Re: [Wikitech-l] [RFC] performance standards for new mediawiki features

2013-03-21 Thread Peter Gehres
From where would you propose measuring these data points?  Obviously
network latency will have a great impact on some of the metrics and a
consistent location would help to define the pass/fail of each test. I do
think another benchmark Ops features would be a set of
latency-to-datacenter values, but I know that is a much harder taks. Thanks
for putting this together.


On Thu, Mar 21, 2013 at 6:40 PM, Asher Feldman afeld...@wikimedia.orgwrote:

 I'd like to push for a codified set of minimum performance standards that
 new mediawiki features must meet before they can be deployed to larger
 wikimedia sites such as English Wikipedia, or be considered complete.

 These would look like (numbers pulled out of a hat, not actual
 suggestions):

 - p999 (long tail) full page request latency of 2000ms
 - p99 page request latency of 800ms
 - p90 page request latency of 150ms
 - p99 banner request latency of 80ms
 - p90 banner request latency of 40ms
 - p99 db query latency of 250ms
 - p90 db query latency of 50ms
 - 1000 write requests/sec (if applicable; writes operations must be free
 from concurrency issues)

Records provided
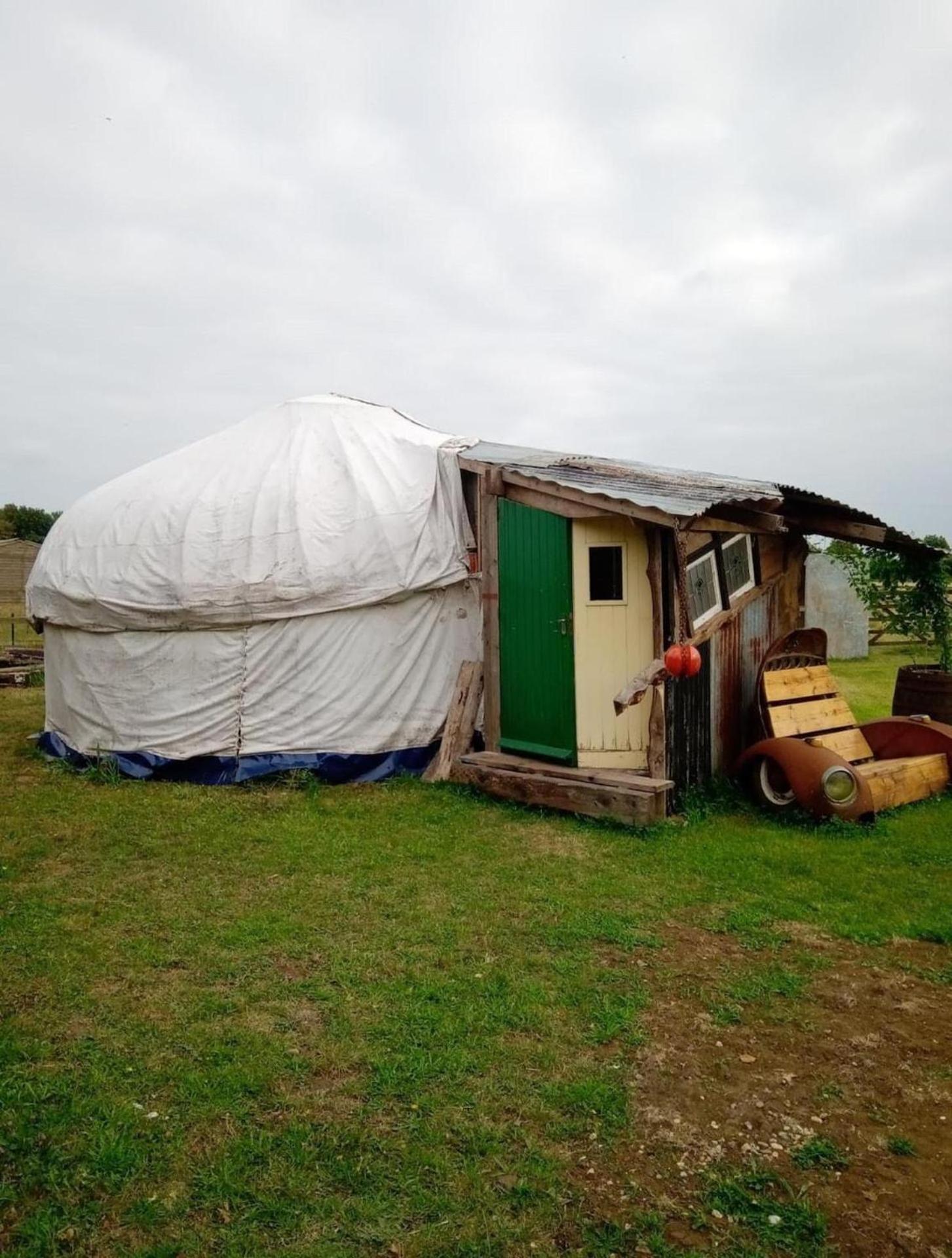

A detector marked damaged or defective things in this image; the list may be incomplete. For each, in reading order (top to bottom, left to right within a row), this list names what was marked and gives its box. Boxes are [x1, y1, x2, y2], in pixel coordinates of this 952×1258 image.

rusty car fender [734, 739, 875, 820]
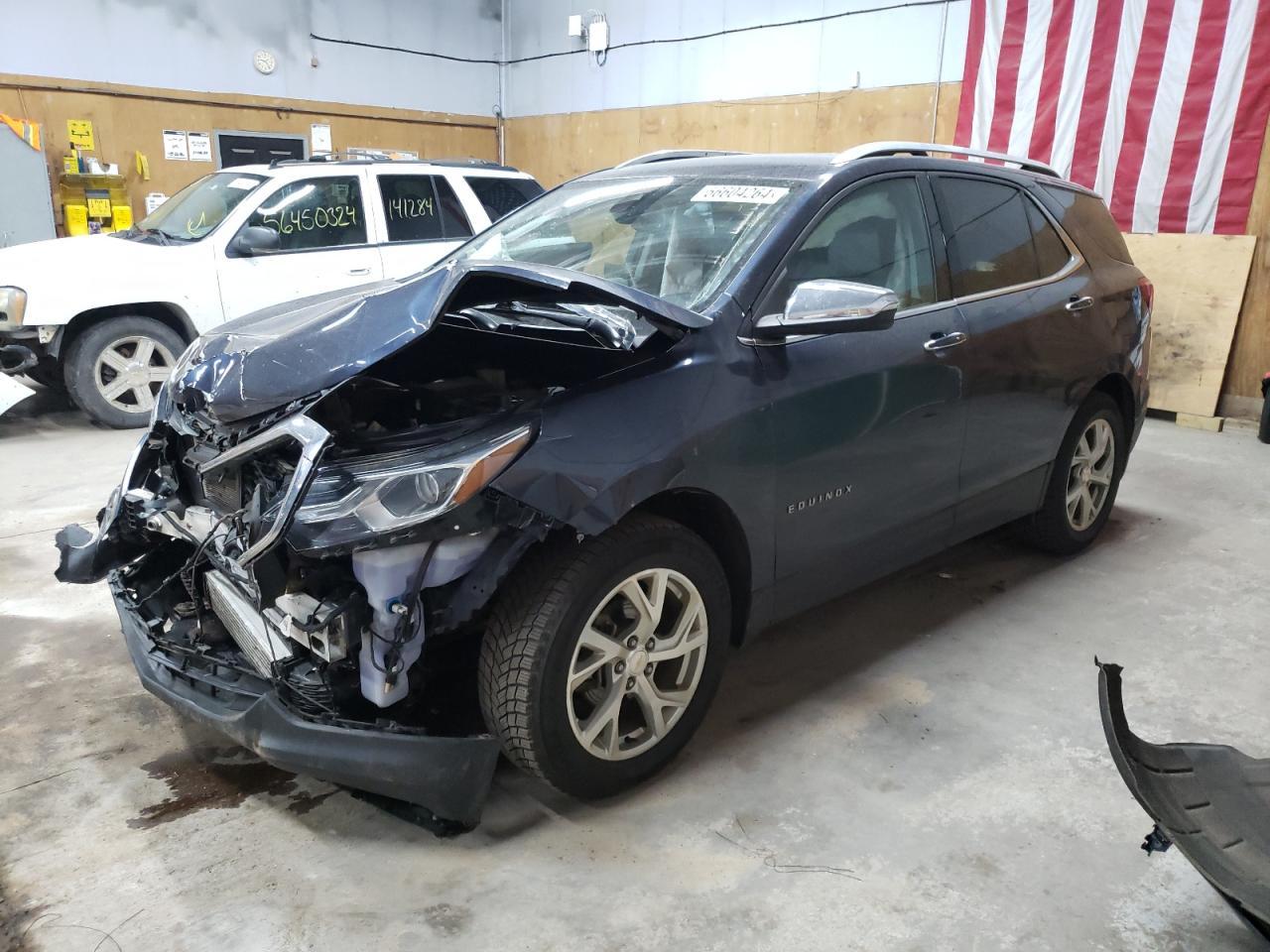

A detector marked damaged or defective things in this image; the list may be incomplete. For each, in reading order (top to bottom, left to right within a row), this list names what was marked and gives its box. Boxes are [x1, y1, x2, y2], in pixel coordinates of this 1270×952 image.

crumpled hood [169, 260, 710, 424]
broken headlight [294, 426, 532, 551]
damaged chevrolet equinox [57, 143, 1151, 825]
destroyed front bumper [109, 575, 498, 829]
detached bumper piece [113, 575, 500, 829]
detached bumper piece [1095, 662, 1262, 944]
destroyed front bumper [1095, 662, 1262, 944]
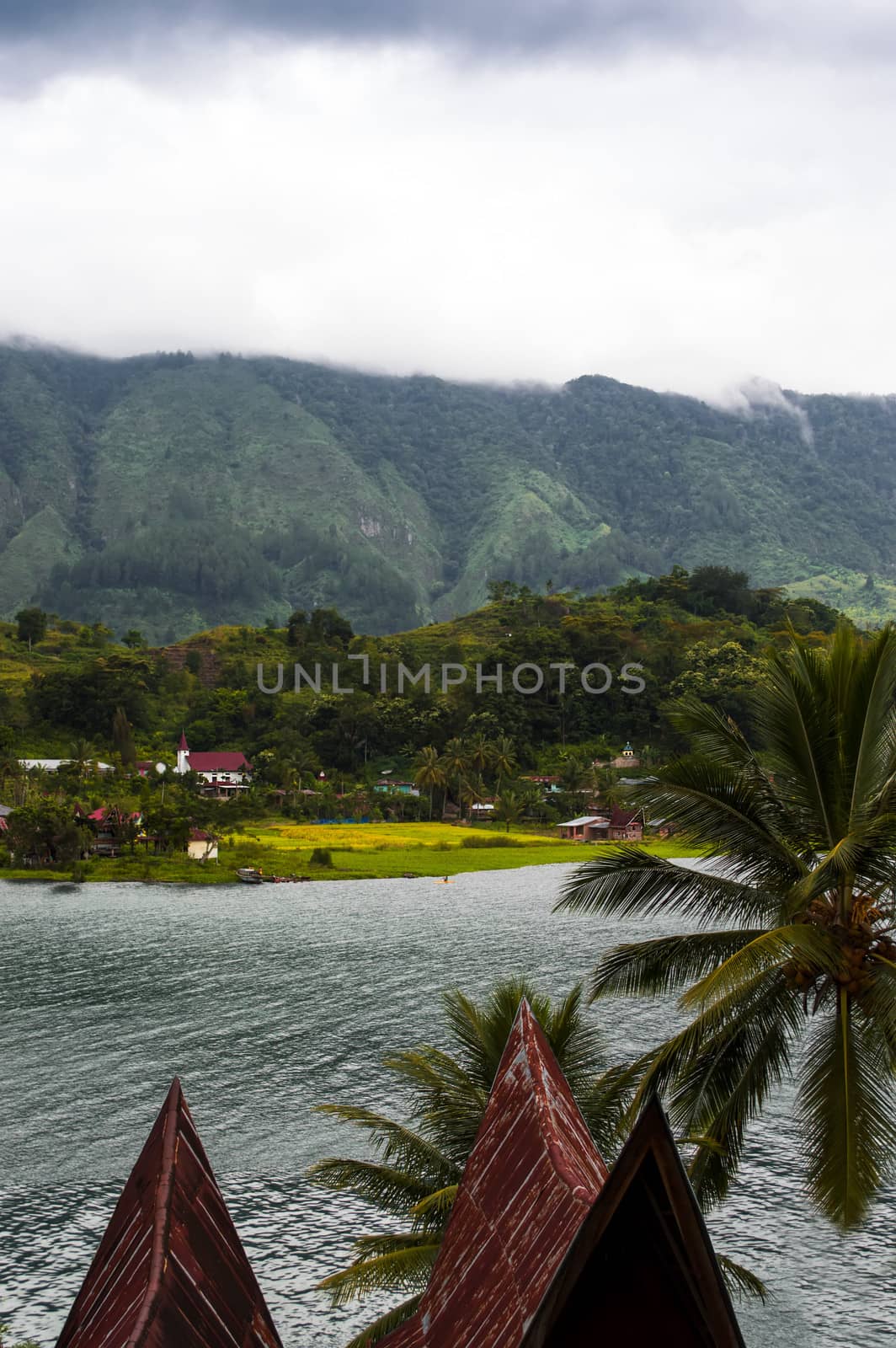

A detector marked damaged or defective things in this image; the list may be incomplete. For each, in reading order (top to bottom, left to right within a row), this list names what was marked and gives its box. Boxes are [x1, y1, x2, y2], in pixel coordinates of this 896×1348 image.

rusty metal roof [56, 1078, 283, 1348]
rusty metal roof [377, 1003, 609, 1348]
rusty metal roof [377, 1003, 738, 1348]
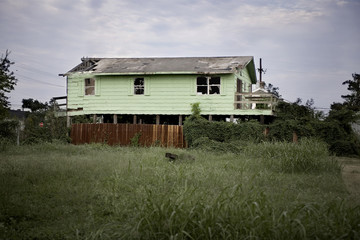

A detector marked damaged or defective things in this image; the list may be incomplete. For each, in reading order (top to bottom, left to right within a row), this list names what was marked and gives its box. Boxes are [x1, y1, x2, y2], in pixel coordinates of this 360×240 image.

damaged roof [64, 56, 256, 75]
broken window [197, 76, 219, 94]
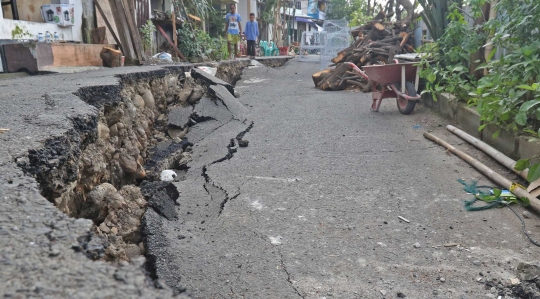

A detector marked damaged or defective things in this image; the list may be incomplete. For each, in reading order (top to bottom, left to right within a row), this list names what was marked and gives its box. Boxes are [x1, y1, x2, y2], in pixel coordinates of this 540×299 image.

cracked asphalt road [151, 59, 540, 298]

To do
**A.** Set down the passage of the performance standards thread starting at "These would look" and ending at "from concurrency issues)".
**B.** List every latency target proposed in the performance standards thread, giving the percentile and the type of request for each.
**C.** Answer these from the performance standards thread:
(i) On what date does the thread header place Peter Gehres's reply?
(ii) Which site is named as an example of a larger wikimedia site?
(iii) What rate of write requests is listed?

Task-by-task results
**A.**
These would look like (numbers pulled out of a hat, not actual
 suggestions):

 - p999 (long tail) full page request latency of 2000ms
 - p99 page request latency of 800ms
 - p90 page request latency of 150ms
 - p99 banner request latency of 80ms
 - p90 banner request latency of 40ms
 - p99 db query latency of 250ms
 - p90 db query latency of 50ms
 - 1000 write requests/sec (if applicable; writes operations must be free
 from concurrency issues)

**B.**
- p999 full page request latency: 2000ms
- p99 page request latency: 800ms
- p90 page request latency: 150ms
- p99 banner request latency: 80ms
- p90 banner request latency: 40ms
- p99 db query latency: 250ms
- p90 db query latency: 50ms

**C.**
(i) 2013-03-21
(ii) English Wikipedia
(iii) 1000 write requests/sec